--- Information supplied Enclosed Below ---
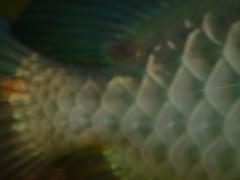 【西安印尼红龙】紧急求租高手指点 西安观赏鱼信息 西安博特第3张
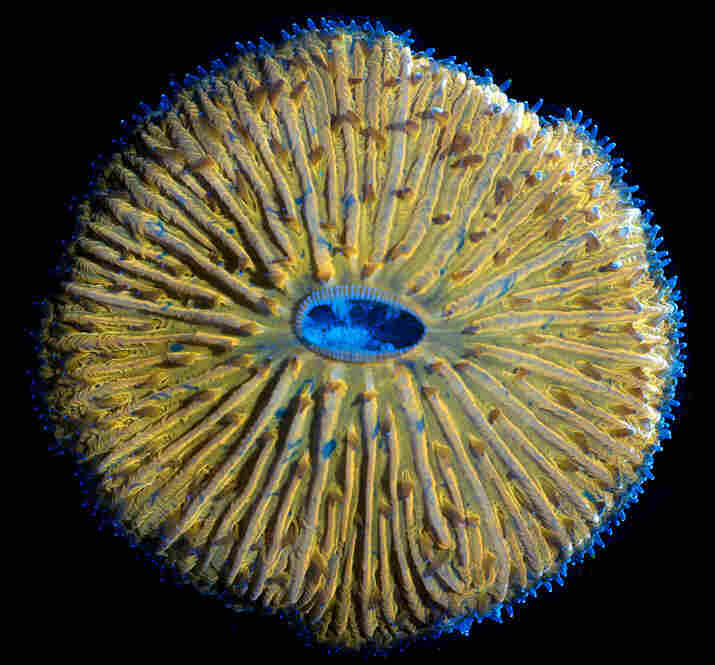 13th Place: James NicholsonMushroom coral, 166x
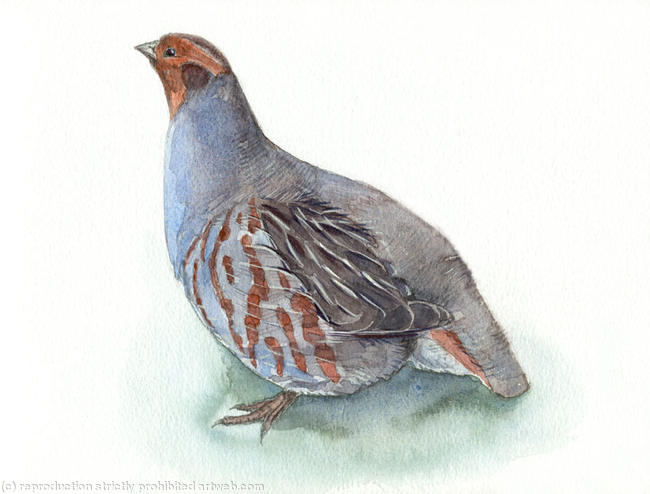 Grey Partridge Signed giclee print. Supplied mounted and cellophane wrapped. 22x17cm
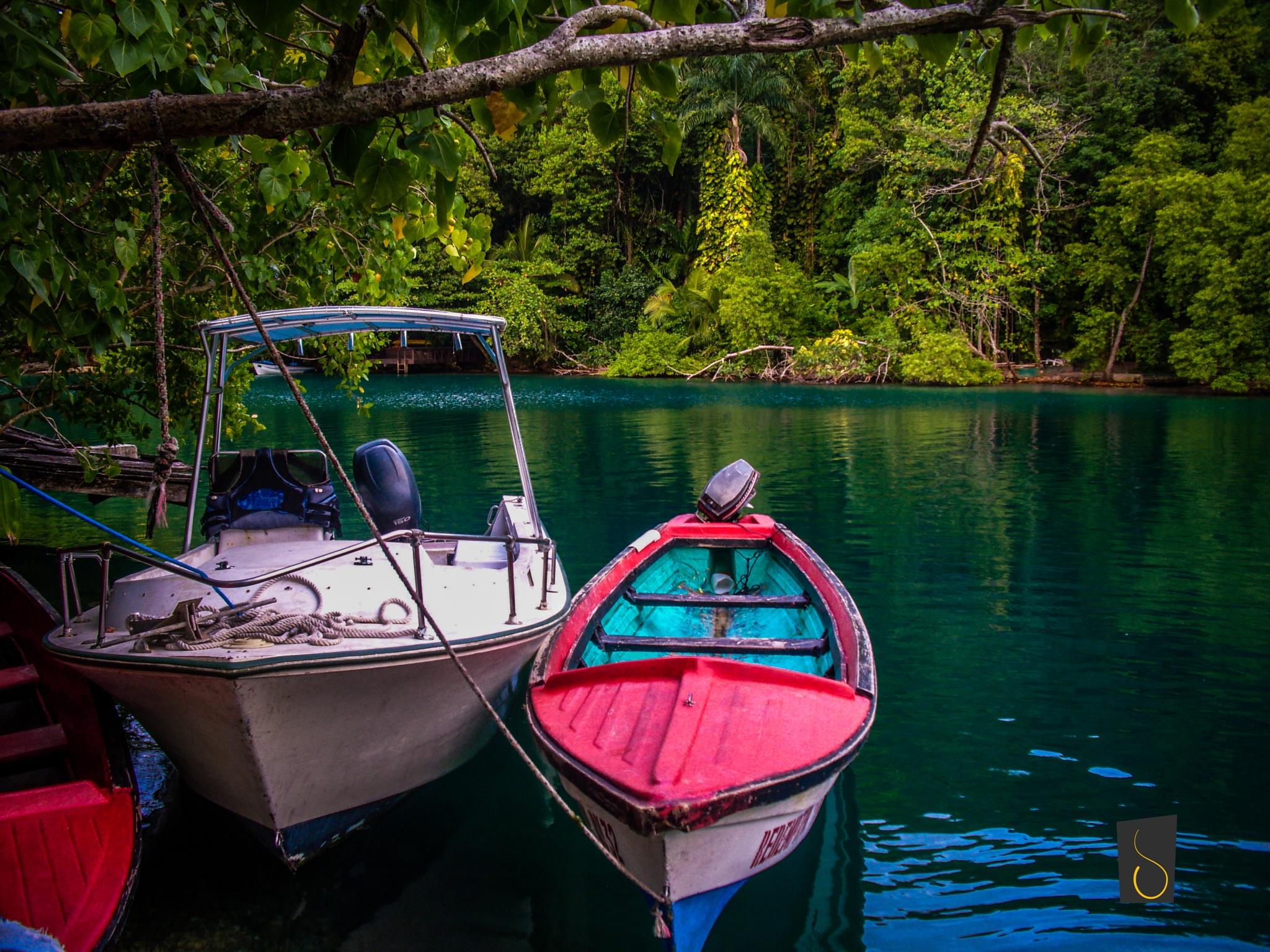 Blue Lagoon, Portland Jamaica by Caston Redwood Jr.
--- End of Enclosed Information supplied ---
### What you should do
Your answer should consist solely of the lines from the line with "Grey Partridge Signed" to the final line of the listing, set down word for word, pictures omitted.

### Output for this task
 Grey Partridge Signed giclee print. Supplied mounted and cellophane wrapped. 22x17cm
 Blue Lagoon, Portland Jamaica by Caston Redwood Jr.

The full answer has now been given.